#### ACTIVITY LIST:
**a.** In the news roundup, echo everything from "[Content Note: War;" down to "this grotesquery emerged." word for word.
**b.** Which people does the news roundup mention by name?

━━━━━ TEXT

In the News

Here is some stuff in the news today...

[Content Note: War; terrorism; genocide; rape] Fucking hell: "Jihadists from the Islamic State group may have committed genocide and war crimes against the minority Yazidi community in Iraq, the UN says. In a new report, it says IS had 'the intent...to destroy the Yazidi as a group.' ...Among the atrocities it says were perpetrated against the Yazidi community by IS were: the 'brutal and targeted' killing of hundreds of men and boys in Nineveh province, northwest of Baghdad, in August 2014; the rape of girls as young as six; the abduction of women 'as spoils of war'; the forced separation of families, with boys as young as eight taken to be trained as IS fighters. The reports adds: 'In some instances, villages were entirely emptied of their Yazidi population.'" This is what the United States "spreading freedom" to Iraq looks like. We created the chaos from which this grotesquery emerged.

[CN: Rape apologia] This professor gets an A+: "When Jeremiah True wouldn't stop talking about his controversial opinions on sexual assault in his required freshman humanities course, his professor banned him from the discussion segment of the class for the remainder of the semester. The 19-year-old told BuzzFeed News that his professor, Pancho Savery, warned him repeatedly that his views made his classmates uncomfortable before he told him in a March 14 email that he was no longer welcome to participate in the 'conference' section of his Humanities 110 lecture-seminar class. 'Please know that this was a difficult decision for me to make and one that I have never made before; nevertheless, in light of the serious stress you have caused your classmates, I feel that I have no other choice,' Savery wrote in the email, obtained by BuzzFeed News." YES.

[CN: Police brutality; racism; images of injury at link] Democratic Virginia Governor Terry McAuliffe has called for an investigation after 20-year-old University of Virginia student Martese Johnson, who is black, was arrested outside a pub late Tuesday/early Wednesday and beaten by police who asserted that Johnson "was very agitated and belligerent." However, in an increasingly familiar tale, Bryan Beaubrun, a fellow UVA student who photographed the incident "said police acted with unnecessary force. 'He didn't need to be tackled. He wasn't being aggressive at all,' Mr Beaubrun told the Associated Press." Governor McAuliffe "is concerned by the reports of this incident and has asked the secretary of public safety to initiate an independent Virginia State Police investigation into the use of force." Meanwhile, Johnson addressed a crowd of protesters last night, urging calm as tension rose: "We're all part of one community and we deserve to respect each other, especially at times like this." That so shouldn't be his obligation, in this moment.

━━━━━━━━━━
━━━━━ PROVIDED DATA

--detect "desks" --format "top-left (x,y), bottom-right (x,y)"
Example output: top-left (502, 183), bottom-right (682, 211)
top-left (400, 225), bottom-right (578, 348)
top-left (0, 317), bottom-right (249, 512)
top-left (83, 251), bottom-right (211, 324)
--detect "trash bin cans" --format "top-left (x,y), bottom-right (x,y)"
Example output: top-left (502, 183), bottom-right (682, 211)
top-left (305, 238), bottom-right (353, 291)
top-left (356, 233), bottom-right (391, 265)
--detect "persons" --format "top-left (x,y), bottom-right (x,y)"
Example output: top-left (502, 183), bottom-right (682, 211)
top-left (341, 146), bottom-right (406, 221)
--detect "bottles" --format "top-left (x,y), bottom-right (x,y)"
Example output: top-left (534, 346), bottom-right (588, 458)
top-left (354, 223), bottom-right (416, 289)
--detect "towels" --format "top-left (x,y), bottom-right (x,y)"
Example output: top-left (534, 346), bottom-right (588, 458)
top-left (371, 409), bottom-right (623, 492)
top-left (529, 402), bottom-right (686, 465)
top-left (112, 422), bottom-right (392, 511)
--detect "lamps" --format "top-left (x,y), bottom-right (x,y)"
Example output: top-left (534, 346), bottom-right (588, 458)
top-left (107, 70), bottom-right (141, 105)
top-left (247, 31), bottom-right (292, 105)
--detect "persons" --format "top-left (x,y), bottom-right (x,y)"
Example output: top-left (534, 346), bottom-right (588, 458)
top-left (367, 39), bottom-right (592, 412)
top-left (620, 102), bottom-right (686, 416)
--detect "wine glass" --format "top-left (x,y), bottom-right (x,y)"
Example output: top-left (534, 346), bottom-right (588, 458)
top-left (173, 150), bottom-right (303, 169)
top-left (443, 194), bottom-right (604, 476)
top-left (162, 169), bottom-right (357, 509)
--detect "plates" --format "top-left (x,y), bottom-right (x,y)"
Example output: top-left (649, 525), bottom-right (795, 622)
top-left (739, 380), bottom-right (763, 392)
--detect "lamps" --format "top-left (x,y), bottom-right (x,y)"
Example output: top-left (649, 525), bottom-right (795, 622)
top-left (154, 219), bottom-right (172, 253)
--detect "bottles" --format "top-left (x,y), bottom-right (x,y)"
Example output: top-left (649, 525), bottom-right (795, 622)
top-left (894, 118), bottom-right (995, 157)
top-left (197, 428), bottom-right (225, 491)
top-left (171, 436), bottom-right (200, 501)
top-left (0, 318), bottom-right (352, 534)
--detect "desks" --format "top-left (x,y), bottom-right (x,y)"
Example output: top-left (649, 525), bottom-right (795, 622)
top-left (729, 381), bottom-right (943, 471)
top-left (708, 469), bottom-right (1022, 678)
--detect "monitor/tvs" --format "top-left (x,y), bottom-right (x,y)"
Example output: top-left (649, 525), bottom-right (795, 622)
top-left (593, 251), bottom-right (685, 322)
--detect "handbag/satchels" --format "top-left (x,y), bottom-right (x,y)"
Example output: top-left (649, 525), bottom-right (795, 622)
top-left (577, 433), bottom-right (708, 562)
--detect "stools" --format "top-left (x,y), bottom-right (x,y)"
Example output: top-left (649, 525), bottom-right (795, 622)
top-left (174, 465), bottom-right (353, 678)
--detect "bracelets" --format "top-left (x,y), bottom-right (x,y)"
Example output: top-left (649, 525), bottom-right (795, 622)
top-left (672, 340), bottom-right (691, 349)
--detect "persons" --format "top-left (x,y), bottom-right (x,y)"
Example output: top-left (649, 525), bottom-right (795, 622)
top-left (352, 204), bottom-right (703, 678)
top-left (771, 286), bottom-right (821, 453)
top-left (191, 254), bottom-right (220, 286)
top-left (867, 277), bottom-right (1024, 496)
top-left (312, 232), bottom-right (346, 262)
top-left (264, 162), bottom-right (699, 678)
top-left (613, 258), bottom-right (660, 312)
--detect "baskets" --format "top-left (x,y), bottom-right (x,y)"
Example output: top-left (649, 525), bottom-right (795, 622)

━━━━━━━━━━

#### RESPONSES TO THE EXERCISE:
**a.**
[Content Note: War; terrorism; genocide; rape] Fucking hell: "Jihadists from the Islamic State group may have committed genocide and war crimes against the minority Yazidi community in Iraq, the UN says. In a new report, it says IS had 'the intent...to destroy the Yazidi as a group.' ...Among the atrocities it says were perpetrated against the Yazidi community by IS were: the 'brutal and targeted' killing of hundreds of men and boys in Nineveh province, northwest of Baghdad, in August 2014; the rape of girls as young as six; the abduction of women 'as spoils of war'; the forced separation of families, with boys as young as eight taken to be trained as IS fighters. The reports adds: 'In some instances, villages were entirely emptied of their Yazidi population.'" This is what the United States "spreading freedom" to Iraq looks like. We created the chaos from which this grotesquery emerged.

**b.**
- Jeremiah True
- Pancho Savery
- Terry McAuliffe
- Martese Johnson
- Bryan Beaubrun